**Exercises to complete:**
a) Decide whether each statement agrees with the summary of the knee osteoarthritis walking study. Answer yes or no for each, and quote the words of the text that decide it. (i) The survey on walking was given to 1,212 respondents at 96 months. (ii) Walking for exercise was associated with improved frequency of knee pain from baseline. (iii) Patients aged 40 years and older were eligible.
b) Pick up the summary of the knee osteoarthritis walking study after its last line and continue it.
Given text Block Start
Walk! A Long-Term Observational Investigation of Knee Osteoarthritis
By Ellen Feldman, MD
Altru Health System, Grand Forks, ND
- Eligible patients aged 50 years and older with documented knee osteoarthritis were selected from the larger multicenter Osteoarthritis Initiative, which included periodic monitoring and knee evaluations.
- To evaluate walking as exercise, the Historical Physical Activity Survey Instrument was administered to the 1,212 respondents in this study at 96 months.
- Results indicate that walking for exercise was associated with a 40% less chance of reporting new frequent knee pain and a 20% less likelihood of medial joint space narrowing. However, there was no association with improved frequency of knee pain from baseline in this group.
SYNOPSIS: An observational study of more than 1,000 individuals aged 50 years and older with knee arthritis revealed that regular walking for exercise correlates with fewer reports of new knee pain and slower disease progression, as verified by radiographic evidence at eight-year follow-up.
SOURCE: Lo GH, Vinod S, Richard MJ, et al. Association between walking for exercise and symptomatic and structural progression in individuals with knee osteoarthritis: Data from the Osteoarthritis Initiative cohort. Arthritis Rheumatol 2022;74:1660-1667.
Given text Block End
Data excerpt Block Start
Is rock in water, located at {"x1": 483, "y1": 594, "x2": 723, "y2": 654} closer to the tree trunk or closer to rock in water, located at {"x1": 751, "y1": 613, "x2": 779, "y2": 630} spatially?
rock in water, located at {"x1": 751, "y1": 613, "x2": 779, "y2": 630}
Data excerpt Block End
**Replies:**
a)
(i) Yes: "the Historical Physical Activity Survey Instrument was administered to the 1,212 respondents in this study at 96 months."
(ii) No: "there was no association with improved frequency of knee pain from baseline in this group."
(iii) No: "Eligible patients aged 50 years and older with documented knee osteoarthritis were selected"

b)
Knee osteoarthritis, distinguished by chronic pain and functional impairment, is the predominant type of arthritis in the United States. This multifactorial, progressive joint disease exhibits a global prevalence of 16%, escalating with age and obesity. Given the significant morbidity associated with knee arthritis, research efforts are focusing on both treatment strategies and prevention of disease progression.1
Professional bodies, such as the American College of Rheumatology and Osteoarthritis Research Society International, recommend a comprehensive approach to managing knee arthritis. This involves a multi-pronged approach, including behavioral, physical, and pharmacologic interventions, with a key emphasis on exercise. Walking for exercise is recommended, but there are limited studies investigating the effect that walking has on knee arthritis.2 In this context, Lo et al undertook a study designed to explore the long-term impact of walking on the progression of knee arthritis.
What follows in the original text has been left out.